** Задания **
1. Воспроизведите фрагмент текста о Кольридже между словами «Прочитав эти слова, Кольридж» и «прежде чем задремал.» включительно.
2. Определите, соответствуют ли тексту о Кольридже следующие утверждения, и подтвердите каждый ответ («да» или «нет») точной цитатой из текста: (a) очнувшись, Кольридж попытался записать то, что помнил из стихотворения; (b) Кольридж читал о Хубилай-хане уже после того, как проснулся; (c) после возвращения в комнату поэт сохранил в памяти восемь или десять строк и образов.
3. Сколько строк стихотворения, как казалось Кольриджу, сложил во сне его внутренний разум согласно тексту о Кольридже?

** Изучаемый текст **
Прочитав эти слова, Кольридж три часа провел «в глубоком сне, по крайней мере, внешних чувств». Ему казалось, что, пока он спал, его внутренний разум сложил «две или три сотни строк стихотворения… без всякого ощущения или осознания усилия». Очнувшись от наркотического сна, он «немедля и поспешно» попытался записать все, что мог вспомнить из приснившегося стихотворения. По-видимому, неуловимые стихи относились к Хубилай-хану, о котором читал Кольридж, прежде чем задремал.
В эту самую минуту не ко времени явился «по делу человек из Порлока» и отвлек молодого поэта от работы. «Вернувшись в комнату, он, к немалому удивлению и огорчению обнаружил, что еще сохранил смутные воспоминания об общем смысле видения, однако за исключением восьми или десяти строк и образов, остальные ускользнули, как образы на поверхности реки от брошенного камня, но — увы! — уже не сложились заново».

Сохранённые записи
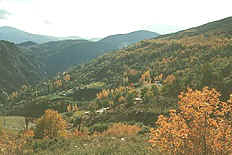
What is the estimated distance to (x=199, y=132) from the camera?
23.8 ft

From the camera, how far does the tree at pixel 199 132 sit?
7.12 meters

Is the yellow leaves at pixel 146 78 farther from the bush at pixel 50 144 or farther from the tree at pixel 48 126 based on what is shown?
the bush at pixel 50 144

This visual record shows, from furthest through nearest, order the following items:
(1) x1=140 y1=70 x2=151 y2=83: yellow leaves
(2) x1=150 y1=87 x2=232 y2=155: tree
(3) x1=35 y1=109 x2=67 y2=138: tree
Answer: (1) x1=140 y1=70 x2=151 y2=83: yellow leaves < (3) x1=35 y1=109 x2=67 y2=138: tree < (2) x1=150 y1=87 x2=232 y2=155: tree

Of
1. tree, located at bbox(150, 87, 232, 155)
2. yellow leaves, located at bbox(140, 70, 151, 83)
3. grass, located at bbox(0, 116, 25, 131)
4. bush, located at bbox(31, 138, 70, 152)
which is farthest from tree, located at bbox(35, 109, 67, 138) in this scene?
yellow leaves, located at bbox(140, 70, 151, 83)

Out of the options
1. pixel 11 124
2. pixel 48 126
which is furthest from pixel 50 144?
pixel 11 124

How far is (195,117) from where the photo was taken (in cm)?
732

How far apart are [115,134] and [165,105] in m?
27.7

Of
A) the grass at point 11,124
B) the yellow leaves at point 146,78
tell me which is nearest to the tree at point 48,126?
the grass at point 11,124

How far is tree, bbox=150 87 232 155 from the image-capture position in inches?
280

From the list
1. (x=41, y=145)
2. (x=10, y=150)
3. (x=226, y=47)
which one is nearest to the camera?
(x=10, y=150)

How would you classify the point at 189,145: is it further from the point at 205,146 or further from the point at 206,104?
the point at 206,104

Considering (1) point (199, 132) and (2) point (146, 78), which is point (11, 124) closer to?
(2) point (146, 78)

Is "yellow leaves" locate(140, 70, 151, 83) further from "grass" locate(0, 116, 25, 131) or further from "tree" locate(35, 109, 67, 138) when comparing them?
"tree" locate(35, 109, 67, 138)

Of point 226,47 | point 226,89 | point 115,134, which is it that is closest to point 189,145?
point 115,134
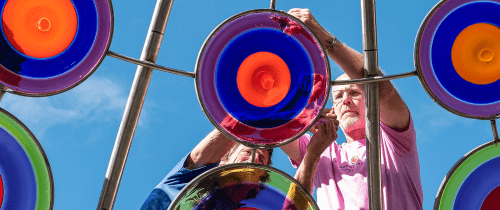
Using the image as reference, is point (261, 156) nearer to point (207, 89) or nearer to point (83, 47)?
point (207, 89)

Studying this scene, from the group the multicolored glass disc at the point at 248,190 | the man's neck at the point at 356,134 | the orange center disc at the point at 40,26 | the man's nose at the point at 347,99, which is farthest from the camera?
the man's nose at the point at 347,99

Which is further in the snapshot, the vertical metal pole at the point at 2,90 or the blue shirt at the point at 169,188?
the blue shirt at the point at 169,188

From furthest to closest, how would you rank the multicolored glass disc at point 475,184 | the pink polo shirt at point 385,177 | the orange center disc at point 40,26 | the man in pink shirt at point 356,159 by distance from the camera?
1. the pink polo shirt at point 385,177
2. the man in pink shirt at point 356,159
3. the multicolored glass disc at point 475,184
4. the orange center disc at point 40,26

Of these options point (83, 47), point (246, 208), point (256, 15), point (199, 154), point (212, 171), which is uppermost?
point (256, 15)

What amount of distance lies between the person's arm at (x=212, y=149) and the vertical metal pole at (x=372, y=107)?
32.3 inches

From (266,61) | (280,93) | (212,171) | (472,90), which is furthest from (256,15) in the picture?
(472,90)

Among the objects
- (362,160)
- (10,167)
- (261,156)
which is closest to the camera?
(10,167)

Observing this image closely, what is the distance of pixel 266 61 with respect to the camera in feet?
7.47

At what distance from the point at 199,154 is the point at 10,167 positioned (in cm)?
104

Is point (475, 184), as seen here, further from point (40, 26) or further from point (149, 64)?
point (40, 26)

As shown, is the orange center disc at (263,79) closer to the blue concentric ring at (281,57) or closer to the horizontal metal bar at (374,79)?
the blue concentric ring at (281,57)

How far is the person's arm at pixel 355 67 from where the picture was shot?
2.57 m

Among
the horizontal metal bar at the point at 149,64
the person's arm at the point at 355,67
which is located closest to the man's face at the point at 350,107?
the person's arm at the point at 355,67

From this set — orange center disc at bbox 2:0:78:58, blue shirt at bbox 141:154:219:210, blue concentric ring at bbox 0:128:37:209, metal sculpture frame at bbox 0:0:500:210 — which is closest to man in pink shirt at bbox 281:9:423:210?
metal sculpture frame at bbox 0:0:500:210
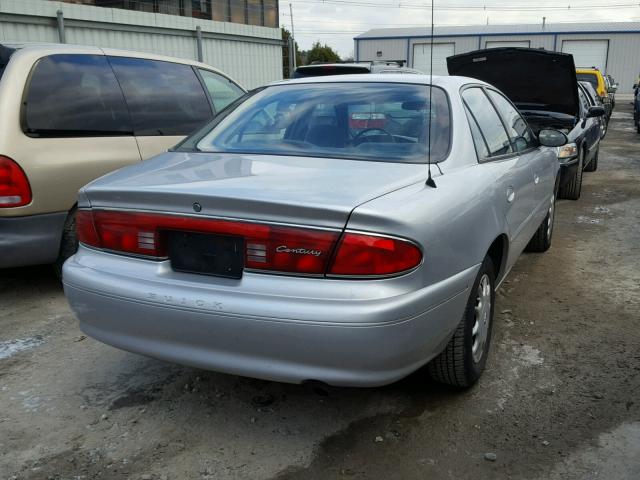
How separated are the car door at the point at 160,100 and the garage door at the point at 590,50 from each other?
160 ft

** Ответы по порядку **
1.
Прочитав эти слова, Кольридж три часа провел «в глубоком сне, по крайней мере, внешних чувств». Ему казалось, что, пока он спал, его внутренний разум сложил «две или три сотни строк стихотворения… без всякого ощущения или осознания усилия». Очнувшись от наркотического сна, он «немедля и поспешно» попытался записать все, что мог вспомнить из приснившегося стихотворения. По-видимому, неуловимые стихи относились к Хубилай-хану, о котором читал Кольридж, прежде чем задремал.

2.
(a) Да: «попытался записать все, что мог вспомнить из приснившегося стихотворения».
(b) Нет: «о котором читал Кольридж, прежде чем задремал».
(c) Да: «за исключением восьми или десяти строк и образов, остальные ускользнули».

3. Две или три сотни строк.